Prognostic indicators in subacute combined degeneration are unknown; therefore, predicting complete recovery of neurologic deficits is challenging.
To identify potential correlates of outcome and to generate hypotheses concerning predictors of complete resolution of neurologic deficits in subacute combined degeneration.
Reports of patients with subacute combined degeneration containing degeneravion of magnetic resonance imaging MRI and description of outcome and 1 patient degeeracion by the authors. We extracted data from 45 reports and 57 patients 36 males, 21 females; age range: The absence of sensory dermatomal deficit, Romberg, and Babinski signs were associated with a higher complete resolution rate.

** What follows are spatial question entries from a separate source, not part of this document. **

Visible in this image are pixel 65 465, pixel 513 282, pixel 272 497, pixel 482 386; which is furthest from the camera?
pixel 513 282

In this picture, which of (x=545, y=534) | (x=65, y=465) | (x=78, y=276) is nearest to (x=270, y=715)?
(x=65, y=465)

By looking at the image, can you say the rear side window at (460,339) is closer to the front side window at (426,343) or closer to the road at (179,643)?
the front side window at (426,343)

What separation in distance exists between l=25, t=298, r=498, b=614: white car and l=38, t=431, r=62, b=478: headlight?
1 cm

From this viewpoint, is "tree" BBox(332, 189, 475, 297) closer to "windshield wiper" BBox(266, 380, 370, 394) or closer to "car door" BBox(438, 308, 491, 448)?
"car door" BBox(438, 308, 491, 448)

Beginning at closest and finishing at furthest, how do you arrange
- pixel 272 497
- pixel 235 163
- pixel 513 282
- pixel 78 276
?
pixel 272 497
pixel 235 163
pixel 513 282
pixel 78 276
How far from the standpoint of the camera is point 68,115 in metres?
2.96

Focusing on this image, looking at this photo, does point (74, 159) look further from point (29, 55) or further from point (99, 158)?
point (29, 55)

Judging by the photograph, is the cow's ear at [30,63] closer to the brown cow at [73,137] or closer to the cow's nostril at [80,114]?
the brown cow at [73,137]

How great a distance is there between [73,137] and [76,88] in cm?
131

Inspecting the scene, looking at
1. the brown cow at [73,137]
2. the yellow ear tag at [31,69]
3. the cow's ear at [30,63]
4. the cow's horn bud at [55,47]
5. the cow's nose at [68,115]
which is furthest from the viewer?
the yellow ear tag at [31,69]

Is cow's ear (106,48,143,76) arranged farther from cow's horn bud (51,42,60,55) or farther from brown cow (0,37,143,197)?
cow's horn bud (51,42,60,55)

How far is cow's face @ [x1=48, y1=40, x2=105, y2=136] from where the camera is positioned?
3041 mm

B12 therapy is reported to stop progression and improve neurologic deficits in most patients with subacute combined degeneration. However, complete resolution only occurs in a small percentage of patients and appears to be associated with factors suggestive of less severe disease at the time of diagnosis.
Combiada B12 deficiency can lead to serious neurologic complications including peripheral neuropathy, bilateral cerebral dysfunction, optic neuropathy, memory loss, personality changes, impaired recall, and subacute combined degeneration of the spinal cord.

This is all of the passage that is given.